Für die überwiegende Zahl der TäterInnen gilt mithin, dass ihre Strafe zeitlich begrenzt ist und sie sich danach wieder in der Freiheit zurecht finden müssen. Hierauf muss der Vollzug sie vorbereiten und darf nicht bloß „wegschließen“. Das heißt unter Umständen auch, bei der Gewährung von Lockerungen etwas zu riskieren und zu erproben, wie sich der/die Gefangene „draußen“ zurechtfindet. Anderenfalls würde einE GefangeneR mit dem Ende ihrer/seiner Strafzeit unvorbereitet – und zumeist auch ohne entsprechende Zukunftsperspektive – wieder in die Freiheit entlassen und das Risiko, dass er/sie in alte Verhaltensmuster oder die alte Szene zurückfällt, wäre umso größer. Strafvollzug ist letztlich immer nur so erfolgreich, wie die Maßnahmen, die ergriffen werden, um den/die TäterIn auf ein straffreies Leben in Freiheit vorzubereiten. Die gegenwärtige Kriminalpolitik geht hierbei genau den falschen Weg, indem sie populistischen Forderungen nach mehr Sicherheit folgt und dabei nicht die Konsequenzen ihres Tuns zu Ende denkt. Erwartet wird ein Strafvollzug, in dem keine Fehler passieren und TäterInnen nicht erneut straffällig werden. Dieser Anspruch ist, wird er so kategorisch formuliert, jedoch Illusion. Sicher: wo keine Lockerungen mehr gewährt werden, kann es auch nicht mehr zu Zwischenfällen in Lockerungen kommen. Wird der/die Gefangene auf dem Weg in die Freiheit aber nicht begleitet, nicht durch therapeutische und andere Unterstützung auf die Zeit nach dem Strafende vorbereitet, dann verschieben sich die Probleme nur in die Zeit nach der Haftentlassung. Hier können dann Forderungen nach Sicherungsverwahrung – einem „Wegschließen für immer“ – erhoben werden.

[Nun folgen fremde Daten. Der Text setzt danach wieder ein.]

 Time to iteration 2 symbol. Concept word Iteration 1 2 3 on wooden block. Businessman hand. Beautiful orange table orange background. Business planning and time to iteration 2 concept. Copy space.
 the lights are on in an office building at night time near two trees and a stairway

In einem freiheitlichen demokratischen Rechtsstaat, der die Unantastbarkeit der Würde des Menschen zu Art. 1 Abs. 1 Satz 1 der Verfassung erhoben hat, kann dies jedoch für die Masse der StraftäterInnen keine Lösung sein, sondern muss immer den Ausnahmefall darstellen. So können auch die Länder, wenn sie die Gesetzgebungskompetenz ergreifen und einen sicherheitsorientierten Strafvollzug einrichten, nicht erreichen was sie erreichen wollen. Absolute Sicherheit kann es nicht geben; davor die Augen zu verschließen ist ebenso fahrlässig wie die Tendenz, Kriminalpolitik an Presseberichten und öffentlichem Meinungsdruck auszurichten.